Skip to main content

Unicode blocks data utility module

Project description

🧱 Unicode_Blocks 🧱

unicode_blocks is a simple utility module for working with Unicode blocks data. Unicode blocks are continuous ranges of code points defined by the Unicode standard, used to group characters with generally similar purposes or origins.

Usage

Install this package from PyPI:

pip install unicode-blocks-py

The module interface is heavily inspired by Java Character.UnicodeBlock class and Rust unicode_blocks module.

>>> import unicode_blocks
>>> unicode_major_version = int(unicode_blocks.__version__.split(".")[0])

# To get Unicode block of a character, input a character string of length 1,
# UTF-8 encoded bytes, or a positive integer representing a Unicode code point.
# The following are the same: they decode the character 'a'.
>>> block = unicode_blocks.of('a')
>>> block2 = unicode_blocks.of(b'\x61')
>>> block3 = unicode_blocks.of(97)

■ EXCERPTED RECORDS ■

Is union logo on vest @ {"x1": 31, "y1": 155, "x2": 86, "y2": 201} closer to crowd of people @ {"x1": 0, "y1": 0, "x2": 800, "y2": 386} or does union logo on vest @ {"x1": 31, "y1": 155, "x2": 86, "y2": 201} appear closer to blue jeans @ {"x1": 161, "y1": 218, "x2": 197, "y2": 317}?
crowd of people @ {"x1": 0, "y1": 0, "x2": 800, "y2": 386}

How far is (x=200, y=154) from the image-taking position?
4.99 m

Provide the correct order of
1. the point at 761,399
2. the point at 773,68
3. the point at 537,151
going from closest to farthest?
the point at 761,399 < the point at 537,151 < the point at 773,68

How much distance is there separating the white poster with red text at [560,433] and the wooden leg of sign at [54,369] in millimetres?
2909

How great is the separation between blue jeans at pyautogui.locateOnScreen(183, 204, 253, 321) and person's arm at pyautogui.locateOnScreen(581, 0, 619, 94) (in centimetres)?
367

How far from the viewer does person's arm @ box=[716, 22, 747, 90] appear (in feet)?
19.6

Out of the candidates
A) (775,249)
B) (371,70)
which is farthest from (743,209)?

■ TASK INSTRUCTIONS ■
a: From the Unicode blocks page placed before the data, quote the passage from "Project description" up to and including "Rust unicode_blocks module.".
b: In the Unicode blocks page shown before the data, condense the paragraph beginning "unicode_blocks is a simple utility module" into a single shorter sentence that keeps its main facts.
c: Continue the Unicode blocks page, the text that comes before the data, starting after its last line.

■ WRITTEN ANSWERS ■
a:
Project description

🧱 Unicode_Blocks 🧱

unicode_blocks is a simple utility module for working with Unicode blocks data. Unicode blocks are continuous ranges of code points defined by the Unicode standard, used to group characters with generally similar purposes or origins.

Usage

Install this package from PyPI:

pip install unicode-blocks-py

The module interface is heavily inspired by Java Character.UnicodeBlock class and Rust unicode_blocks module.

b: unicode_blocks is a simple module for working with Unicode blocks, the continuous code point ranges that the Unicode standard defines to group characters of generally similar purpose or origin.

c:
>>> assert block == block2 == block3

# To get Unicode block using name, input the block name.
# Cases, whitespace, dashes, underscrolls and prefix "is" will be ignored for comparison. See UAX44-LM3.
# Block name aliases from PropertyValueAliases are also usable here
>>> ascii_block = unicode_blocks.for_name("BASIC_LATIN")
>>> ascii_block2 = unicode_blocks.for_name("basiclatin")
>>> ascii_block3 = unicode_blocks.for_name("isBasicLatin")
>>> from unicode_blocks import BASIC_LATIN
>>> assert ascii_block == ascii_block2 == ascii_block3 == BASIC_LATIN
>>> if unicode_major_version >= 6:
...     ascii_block4 = unicode_blocks.for_name("ASCII")
...     assert ascii_block4 == BASIC_LATIN

# Unicode characters currently not assigned will receive No_Block object as per
# rule D10b in Section 3.4, *Characters and Encoding*, of Unicode
>>> assert unicode_blocks.of(0xEDCBA) == unicode_blocks.NO_BLOCK

# List through all the defined Unicode blocks at the version
# NO_BLOCK is not in the list of all blocks
>>> for block in unicode_blocks.all():
...     print(block) # doctest: +ELLIPSIS
UnicodeBlock(...)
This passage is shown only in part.